The Fresh Loaf

News & Information for Amateur Bakers and Artisan Bread Enthusiasts

preferment & sd

npsmama's picture
npsmama

preferment & sd

i'm confused - how doi combine both techniques?

JMonkey's picture
JMonkey

A pre-ferment just refers generically to anytime you take a portion of the flour and let it ferment for a long time before adding it to the final dough. So sourdough starter is a type of pre-ferment.

A poolish or a biga are also types of pre-ferements, but unlike sourdough starter, they use a small amount of commercial yeast instead of the wild yeast and bacteria culture in sourdough.
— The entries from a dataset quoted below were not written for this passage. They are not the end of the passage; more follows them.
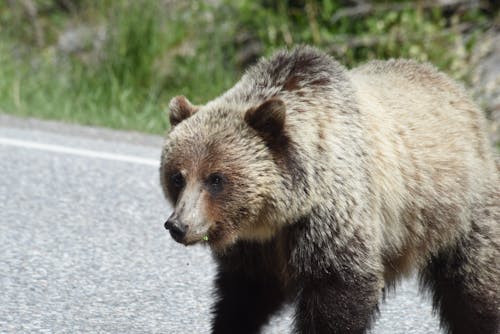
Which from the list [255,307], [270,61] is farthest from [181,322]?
[270,61]

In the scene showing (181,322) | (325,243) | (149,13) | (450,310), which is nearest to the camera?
(325,243)

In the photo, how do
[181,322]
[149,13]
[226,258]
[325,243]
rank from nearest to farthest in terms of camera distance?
[325,243] < [226,258] < [181,322] < [149,13]

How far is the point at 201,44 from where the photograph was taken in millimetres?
11492

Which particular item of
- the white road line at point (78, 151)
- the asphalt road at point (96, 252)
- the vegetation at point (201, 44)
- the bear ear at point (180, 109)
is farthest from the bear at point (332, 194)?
the vegetation at point (201, 44)

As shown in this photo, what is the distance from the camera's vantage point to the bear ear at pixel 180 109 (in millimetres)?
4520

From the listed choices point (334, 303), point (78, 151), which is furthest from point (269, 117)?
point (78, 151)

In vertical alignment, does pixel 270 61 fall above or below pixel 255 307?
above

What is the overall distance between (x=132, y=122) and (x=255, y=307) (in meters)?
5.23

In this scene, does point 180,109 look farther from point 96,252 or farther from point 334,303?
point 96,252

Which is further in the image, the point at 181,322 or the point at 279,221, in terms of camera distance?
the point at 181,322

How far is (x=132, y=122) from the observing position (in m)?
9.70

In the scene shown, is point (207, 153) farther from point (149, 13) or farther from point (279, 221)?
point (149, 13)

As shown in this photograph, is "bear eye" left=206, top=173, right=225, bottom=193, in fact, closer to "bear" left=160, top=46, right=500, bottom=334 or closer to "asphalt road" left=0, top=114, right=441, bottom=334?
"bear" left=160, top=46, right=500, bottom=334

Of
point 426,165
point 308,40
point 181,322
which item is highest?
point 426,165
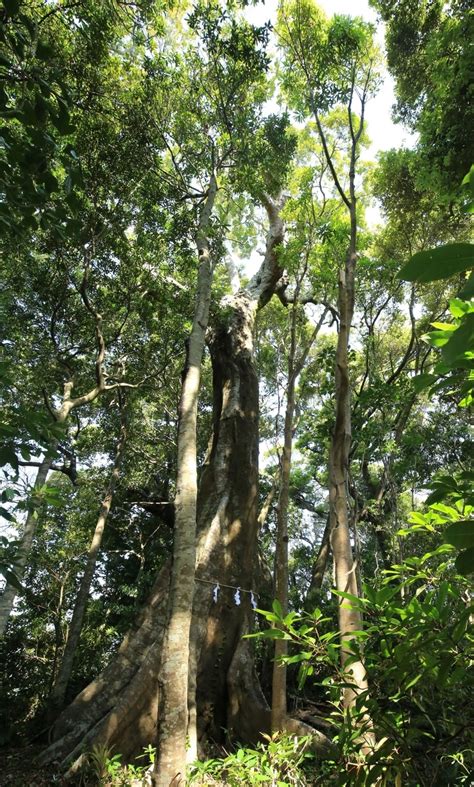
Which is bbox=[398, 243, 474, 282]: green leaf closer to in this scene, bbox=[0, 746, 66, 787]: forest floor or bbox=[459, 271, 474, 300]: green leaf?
bbox=[459, 271, 474, 300]: green leaf

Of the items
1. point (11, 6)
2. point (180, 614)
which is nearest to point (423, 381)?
point (11, 6)

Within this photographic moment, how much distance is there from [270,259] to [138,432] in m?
5.55

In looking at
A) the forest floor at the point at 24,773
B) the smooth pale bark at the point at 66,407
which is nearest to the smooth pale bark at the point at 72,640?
the forest floor at the point at 24,773

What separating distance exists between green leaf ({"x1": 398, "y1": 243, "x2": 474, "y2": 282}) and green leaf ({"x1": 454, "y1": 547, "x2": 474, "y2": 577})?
1.59 feet

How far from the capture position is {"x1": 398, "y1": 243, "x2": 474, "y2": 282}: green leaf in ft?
2.09

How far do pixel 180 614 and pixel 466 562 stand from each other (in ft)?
10.0

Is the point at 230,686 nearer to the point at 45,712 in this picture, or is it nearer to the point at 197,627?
the point at 197,627

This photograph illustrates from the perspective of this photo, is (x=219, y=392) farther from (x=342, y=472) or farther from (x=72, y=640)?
(x=342, y=472)

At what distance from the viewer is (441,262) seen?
653 mm

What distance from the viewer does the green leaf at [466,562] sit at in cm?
78

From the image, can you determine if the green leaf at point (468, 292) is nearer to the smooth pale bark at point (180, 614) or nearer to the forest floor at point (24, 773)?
the smooth pale bark at point (180, 614)

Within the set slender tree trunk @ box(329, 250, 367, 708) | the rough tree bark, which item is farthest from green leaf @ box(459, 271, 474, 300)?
the rough tree bark

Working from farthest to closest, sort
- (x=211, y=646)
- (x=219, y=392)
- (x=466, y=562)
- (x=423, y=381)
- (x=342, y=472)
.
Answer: (x=219, y=392)
(x=211, y=646)
(x=342, y=472)
(x=423, y=381)
(x=466, y=562)

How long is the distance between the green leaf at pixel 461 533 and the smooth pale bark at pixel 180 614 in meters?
3.01
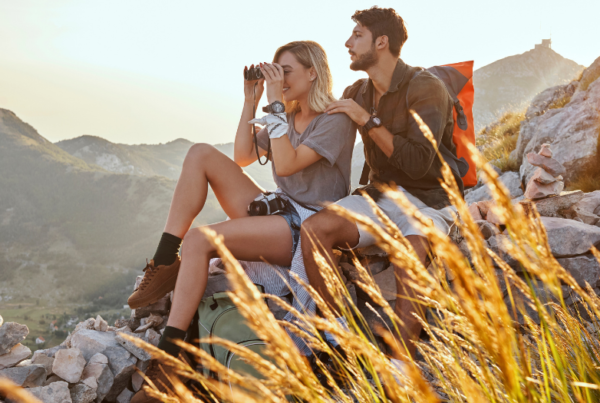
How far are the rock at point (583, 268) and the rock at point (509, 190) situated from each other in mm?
2410

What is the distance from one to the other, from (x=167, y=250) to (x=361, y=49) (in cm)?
187

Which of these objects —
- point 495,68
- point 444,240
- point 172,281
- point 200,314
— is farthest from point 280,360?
point 495,68

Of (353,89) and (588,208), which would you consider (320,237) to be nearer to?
(353,89)

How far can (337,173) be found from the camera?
8.82ft

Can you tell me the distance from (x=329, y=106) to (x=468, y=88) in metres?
1.06

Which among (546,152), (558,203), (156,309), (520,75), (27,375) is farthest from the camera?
(520,75)

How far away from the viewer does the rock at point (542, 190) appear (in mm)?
→ 3861

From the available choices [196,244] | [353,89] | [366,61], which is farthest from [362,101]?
[196,244]

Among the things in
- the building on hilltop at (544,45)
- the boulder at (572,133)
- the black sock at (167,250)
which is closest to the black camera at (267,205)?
the black sock at (167,250)

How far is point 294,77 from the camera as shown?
2715 mm

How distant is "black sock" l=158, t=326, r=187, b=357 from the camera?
1896 mm

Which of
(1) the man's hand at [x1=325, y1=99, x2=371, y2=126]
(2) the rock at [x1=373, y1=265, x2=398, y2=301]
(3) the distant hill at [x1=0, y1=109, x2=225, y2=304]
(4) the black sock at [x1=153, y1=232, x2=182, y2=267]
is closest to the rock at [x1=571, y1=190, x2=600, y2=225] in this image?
(2) the rock at [x1=373, y1=265, x2=398, y2=301]

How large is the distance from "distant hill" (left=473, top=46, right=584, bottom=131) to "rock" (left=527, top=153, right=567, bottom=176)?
94717mm

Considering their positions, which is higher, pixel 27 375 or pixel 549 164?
pixel 549 164
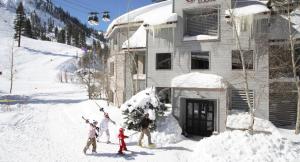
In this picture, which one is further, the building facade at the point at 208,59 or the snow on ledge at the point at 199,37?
the snow on ledge at the point at 199,37

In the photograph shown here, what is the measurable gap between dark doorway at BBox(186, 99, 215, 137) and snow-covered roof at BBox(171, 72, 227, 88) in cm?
140

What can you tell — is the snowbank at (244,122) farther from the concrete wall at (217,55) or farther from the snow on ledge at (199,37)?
the snow on ledge at (199,37)

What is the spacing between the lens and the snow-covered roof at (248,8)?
15.7m

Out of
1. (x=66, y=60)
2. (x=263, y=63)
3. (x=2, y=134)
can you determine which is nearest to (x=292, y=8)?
(x=263, y=63)

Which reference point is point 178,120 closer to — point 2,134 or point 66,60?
point 2,134

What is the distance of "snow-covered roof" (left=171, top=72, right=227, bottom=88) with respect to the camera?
16.1m

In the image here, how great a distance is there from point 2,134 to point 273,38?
1781 centimetres

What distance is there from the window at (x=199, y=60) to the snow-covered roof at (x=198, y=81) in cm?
64

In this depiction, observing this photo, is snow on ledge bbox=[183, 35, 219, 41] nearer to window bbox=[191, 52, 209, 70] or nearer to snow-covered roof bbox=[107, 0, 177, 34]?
window bbox=[191, 52, 209, 70]

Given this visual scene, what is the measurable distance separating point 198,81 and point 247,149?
631 cm

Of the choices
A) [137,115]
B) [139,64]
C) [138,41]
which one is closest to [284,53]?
[137,115]

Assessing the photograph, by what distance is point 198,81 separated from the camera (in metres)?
16.7

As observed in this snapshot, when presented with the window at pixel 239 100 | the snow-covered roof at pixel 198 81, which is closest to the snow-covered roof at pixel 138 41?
the snow-covered roof at pixel 198 81

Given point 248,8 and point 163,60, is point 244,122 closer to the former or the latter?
point 163,60
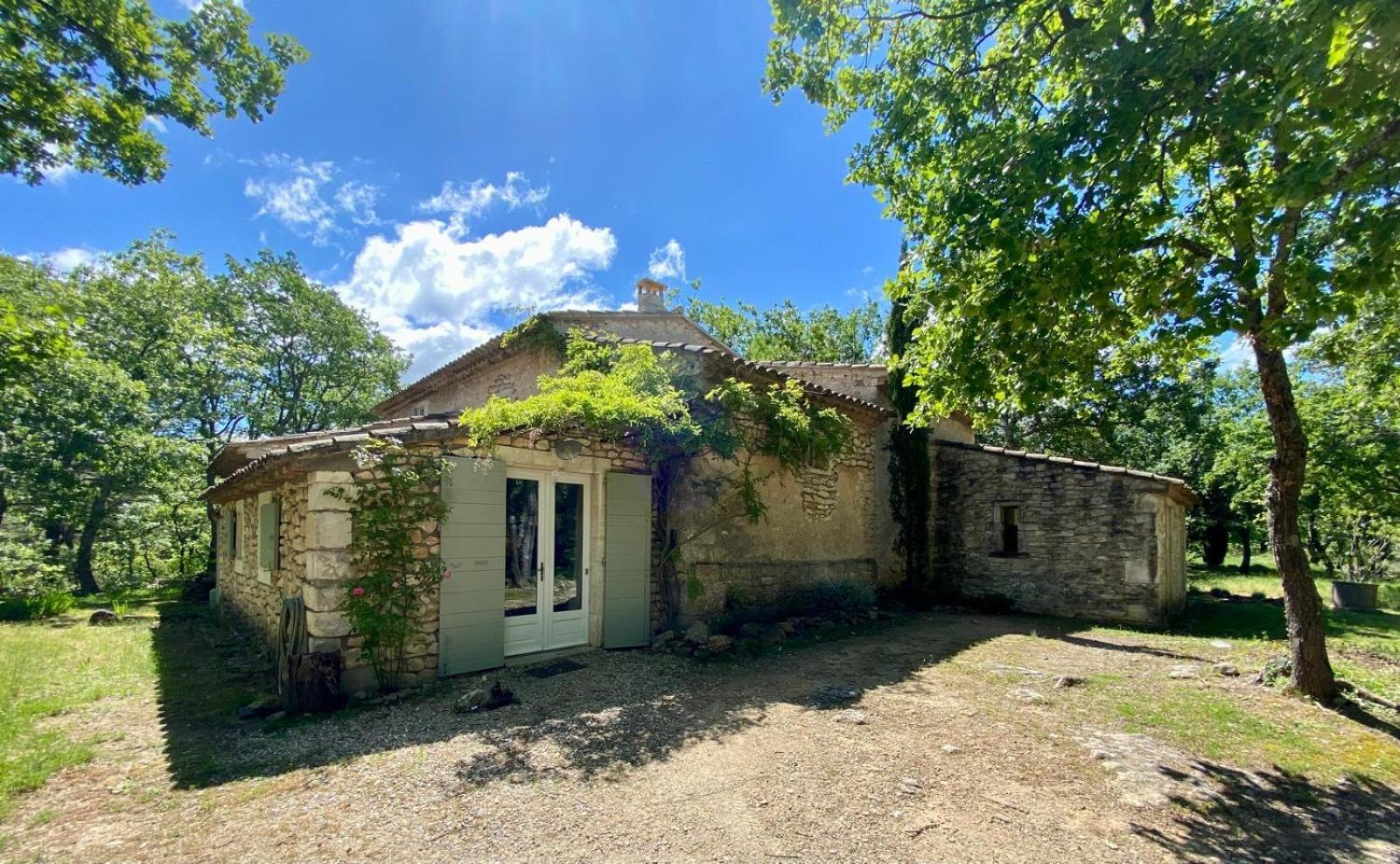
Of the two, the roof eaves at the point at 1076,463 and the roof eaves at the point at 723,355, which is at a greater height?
the roof eaves at the point at 723,355

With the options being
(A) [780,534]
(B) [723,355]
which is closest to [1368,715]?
(A) [780,534]

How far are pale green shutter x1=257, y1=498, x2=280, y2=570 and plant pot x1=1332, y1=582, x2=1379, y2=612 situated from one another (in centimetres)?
2138

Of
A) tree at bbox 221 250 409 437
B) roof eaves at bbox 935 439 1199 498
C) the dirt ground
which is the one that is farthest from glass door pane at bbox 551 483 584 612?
tree at bbox 221 250 409 437

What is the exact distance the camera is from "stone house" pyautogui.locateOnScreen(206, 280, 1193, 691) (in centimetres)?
624

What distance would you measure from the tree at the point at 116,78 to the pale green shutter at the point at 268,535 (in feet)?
15.4

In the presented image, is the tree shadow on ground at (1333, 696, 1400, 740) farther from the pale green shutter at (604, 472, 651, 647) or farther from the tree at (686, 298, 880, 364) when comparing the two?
the tree at (686, 298, 880, 364)

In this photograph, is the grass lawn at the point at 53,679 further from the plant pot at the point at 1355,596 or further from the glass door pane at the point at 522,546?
the plant pot at the point at 1355,596

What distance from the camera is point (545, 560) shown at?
7.17 metres

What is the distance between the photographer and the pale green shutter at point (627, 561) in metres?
7.63

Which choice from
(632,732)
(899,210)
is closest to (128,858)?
(632,732)

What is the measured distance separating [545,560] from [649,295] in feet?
32.3

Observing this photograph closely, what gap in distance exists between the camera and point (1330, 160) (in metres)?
3.46

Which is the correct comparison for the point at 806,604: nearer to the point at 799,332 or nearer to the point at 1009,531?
the point at 1009,531

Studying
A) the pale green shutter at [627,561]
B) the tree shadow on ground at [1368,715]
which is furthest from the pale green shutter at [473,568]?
the tree shadow on ground at [1368,715]
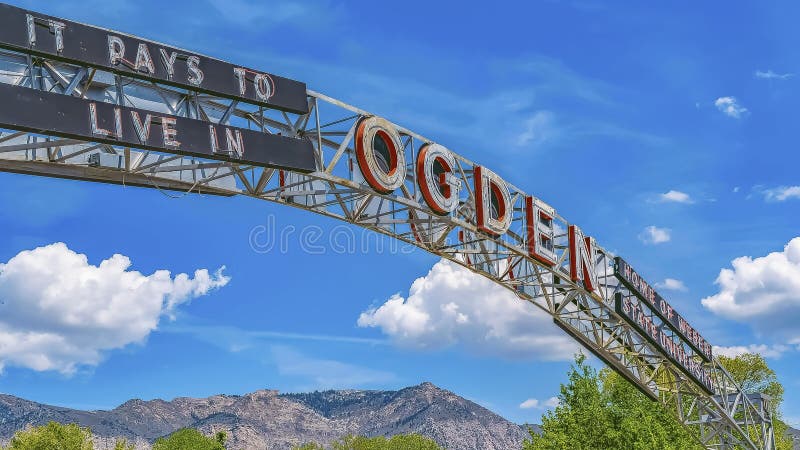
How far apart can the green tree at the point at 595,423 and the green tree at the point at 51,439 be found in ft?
133

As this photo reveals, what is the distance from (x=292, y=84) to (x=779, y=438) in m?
53.3

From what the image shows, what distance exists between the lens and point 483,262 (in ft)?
88.6

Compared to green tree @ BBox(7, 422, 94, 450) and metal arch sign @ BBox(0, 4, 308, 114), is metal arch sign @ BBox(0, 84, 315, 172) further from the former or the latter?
green tree @ BBox(7, 422, 94, 450)

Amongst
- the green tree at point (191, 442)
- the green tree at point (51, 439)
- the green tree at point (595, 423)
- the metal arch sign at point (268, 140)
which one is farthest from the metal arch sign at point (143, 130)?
the green tree at point (191, 442)

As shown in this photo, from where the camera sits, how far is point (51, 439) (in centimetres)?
6450

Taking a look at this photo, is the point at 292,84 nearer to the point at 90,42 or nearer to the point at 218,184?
the point at 218,184

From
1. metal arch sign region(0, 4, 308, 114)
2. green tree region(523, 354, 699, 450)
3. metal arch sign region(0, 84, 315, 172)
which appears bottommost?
green tree region(523, 354, 699, 450)

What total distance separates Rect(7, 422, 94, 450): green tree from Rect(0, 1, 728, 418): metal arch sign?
4796cm

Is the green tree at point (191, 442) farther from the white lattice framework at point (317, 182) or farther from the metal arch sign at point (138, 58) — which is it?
the metal arch sign at point (138, 58)

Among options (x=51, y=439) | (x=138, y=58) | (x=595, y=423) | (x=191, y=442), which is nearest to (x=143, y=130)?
(x=138, y=58)

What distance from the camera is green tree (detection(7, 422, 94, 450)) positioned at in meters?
63.7

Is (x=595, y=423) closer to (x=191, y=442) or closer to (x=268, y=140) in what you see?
(x=268, y=140)

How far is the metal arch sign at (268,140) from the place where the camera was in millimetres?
16328

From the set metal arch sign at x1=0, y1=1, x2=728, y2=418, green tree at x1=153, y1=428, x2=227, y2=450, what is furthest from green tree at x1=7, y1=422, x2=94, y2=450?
metal arch sign at x1=0, y1=1, x2=728, y2=418
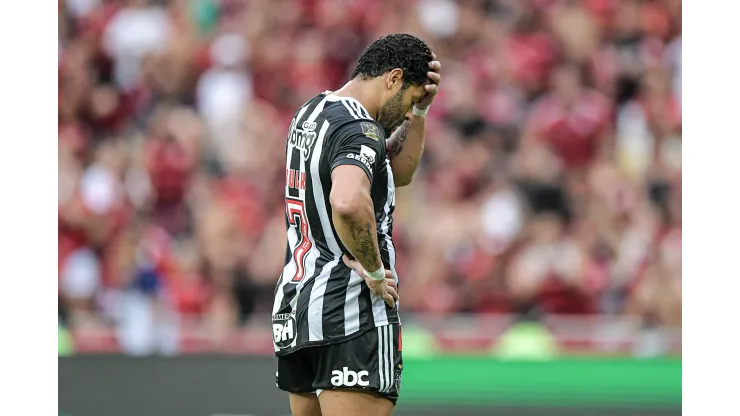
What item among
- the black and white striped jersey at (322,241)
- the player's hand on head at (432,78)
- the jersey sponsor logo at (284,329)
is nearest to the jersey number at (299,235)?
the black and white striped jersey at (322,241)

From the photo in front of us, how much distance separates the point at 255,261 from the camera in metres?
8.76

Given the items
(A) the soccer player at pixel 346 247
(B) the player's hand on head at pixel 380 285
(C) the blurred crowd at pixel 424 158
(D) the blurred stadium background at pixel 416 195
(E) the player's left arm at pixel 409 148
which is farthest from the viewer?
(C) the blurred crowd at pixel 424 158

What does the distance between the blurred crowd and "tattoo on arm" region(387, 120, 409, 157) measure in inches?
173

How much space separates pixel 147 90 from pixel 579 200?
430 cm

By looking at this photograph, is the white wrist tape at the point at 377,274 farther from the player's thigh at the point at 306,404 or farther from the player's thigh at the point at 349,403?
the player's thigh at the point at 306,404

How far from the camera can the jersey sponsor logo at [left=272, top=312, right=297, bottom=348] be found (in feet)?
12.2

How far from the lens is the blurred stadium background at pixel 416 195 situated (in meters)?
7.48

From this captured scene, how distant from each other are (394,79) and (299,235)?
0.69m

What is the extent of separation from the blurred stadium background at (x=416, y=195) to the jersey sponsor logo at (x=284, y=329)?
11.3 feet

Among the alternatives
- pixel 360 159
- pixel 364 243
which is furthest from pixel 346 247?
pixel 360 159

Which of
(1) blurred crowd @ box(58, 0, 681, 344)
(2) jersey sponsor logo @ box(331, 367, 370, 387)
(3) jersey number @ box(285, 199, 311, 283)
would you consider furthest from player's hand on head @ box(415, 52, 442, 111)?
(1) blurred crowd @ box(58, 0, 681, 344)
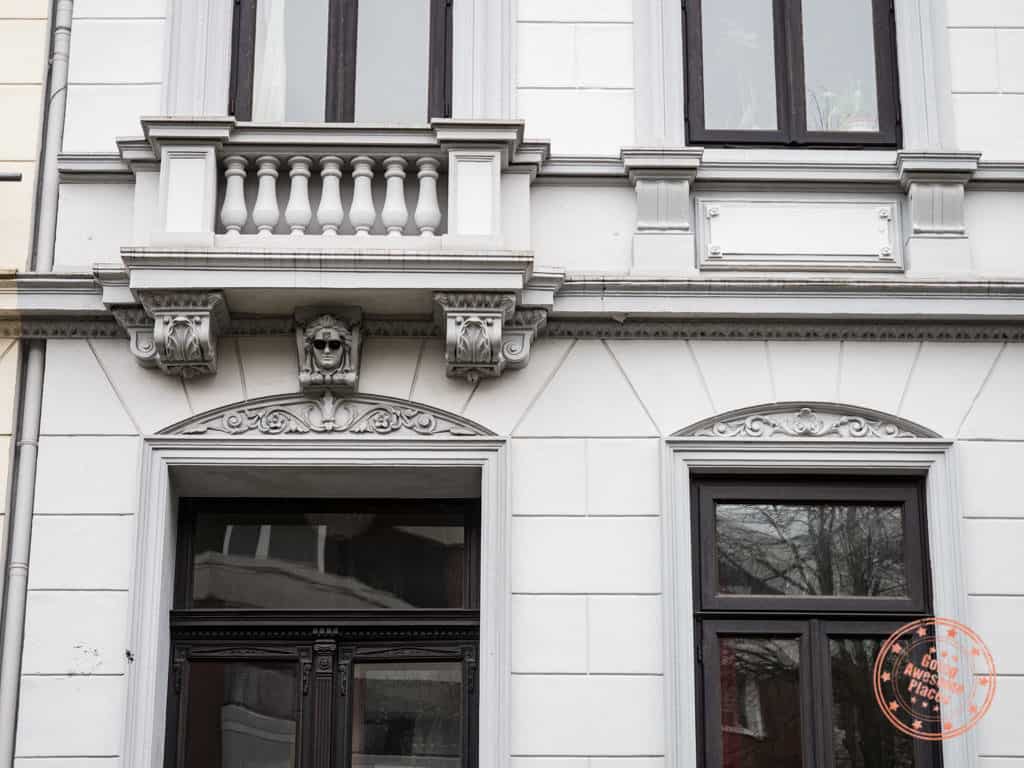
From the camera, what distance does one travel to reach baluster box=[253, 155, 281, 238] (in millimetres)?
10633

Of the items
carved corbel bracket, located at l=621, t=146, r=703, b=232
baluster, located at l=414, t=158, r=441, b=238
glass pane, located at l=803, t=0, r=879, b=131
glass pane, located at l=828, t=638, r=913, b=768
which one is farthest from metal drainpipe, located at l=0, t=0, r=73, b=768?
glass pane, located at l=803, t=0, r=879, b=131

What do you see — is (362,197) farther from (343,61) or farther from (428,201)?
A: (343,61)

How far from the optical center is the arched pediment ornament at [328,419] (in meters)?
10.5

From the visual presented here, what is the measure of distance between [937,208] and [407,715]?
14.7 feet

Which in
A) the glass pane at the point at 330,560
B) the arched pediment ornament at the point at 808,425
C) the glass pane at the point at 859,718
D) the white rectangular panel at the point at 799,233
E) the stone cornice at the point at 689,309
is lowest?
the glass pane at the point at 859,718

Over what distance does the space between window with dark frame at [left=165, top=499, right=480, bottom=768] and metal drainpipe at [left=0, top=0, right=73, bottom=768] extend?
95cm

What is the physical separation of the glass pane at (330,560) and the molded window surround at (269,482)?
318 mm

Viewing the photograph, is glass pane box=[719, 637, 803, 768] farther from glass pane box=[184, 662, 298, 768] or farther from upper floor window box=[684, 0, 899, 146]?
upper floor window box=[684, 0, 899, 146]

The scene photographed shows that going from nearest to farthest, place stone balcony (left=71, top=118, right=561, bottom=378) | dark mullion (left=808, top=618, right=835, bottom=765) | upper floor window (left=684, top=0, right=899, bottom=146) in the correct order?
dark mullion (left=808, top=618, right=835, bottom=765) < stone balcony (left=71, top=118, right=561, bottom=378) < upper floor window (left=684, top=0, right=899, bottom=146)

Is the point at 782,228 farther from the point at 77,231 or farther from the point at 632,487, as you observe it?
the point at 77,231

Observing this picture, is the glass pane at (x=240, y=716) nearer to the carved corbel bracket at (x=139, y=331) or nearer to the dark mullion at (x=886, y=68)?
the carved corbel bracket at (x=139, y=331)

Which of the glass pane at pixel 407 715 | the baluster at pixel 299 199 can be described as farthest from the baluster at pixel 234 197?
the glass pane at pixel 407 715

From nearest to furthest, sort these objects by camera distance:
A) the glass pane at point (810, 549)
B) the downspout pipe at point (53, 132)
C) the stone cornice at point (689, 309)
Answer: the glass pane at point (810, 549) < the stone cornice at point (689, 309) < the downspout pipe at point (53, 132)

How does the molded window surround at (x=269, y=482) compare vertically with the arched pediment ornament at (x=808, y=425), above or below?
below
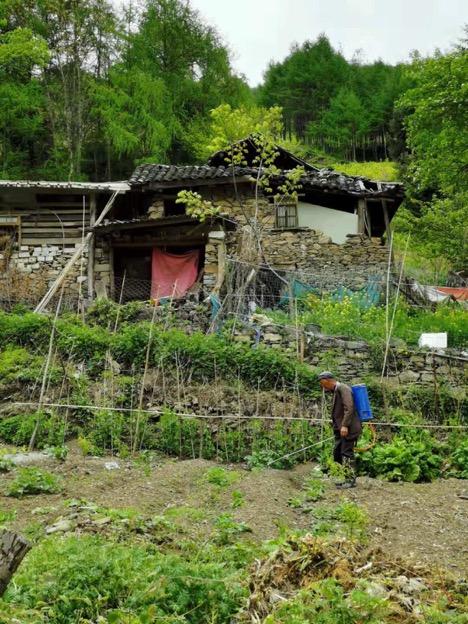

You can add yeast to the final dough for a sourdough bread (it will rise faster but have less sourdough flavor), but you shouldn't add any yeast to the sourdough starter pre-ferment. And there's no need to use a commercially yeasted preferment when you're using sourdough starter.

Make sense?

 

npsmama's picture
npsmama

thanks.

I'm trying to find ways of making a lighter wholewheat SD bread. 

JMonkey's picture
JMonkey

Me too. It's not easy. But I've learned a couple of things:

1) Make sure your starter is super active.

2) Use 1 TBS butter per loaf and replace up to half the water with milk. The crust isn't as crispy, but the loaf is lighter.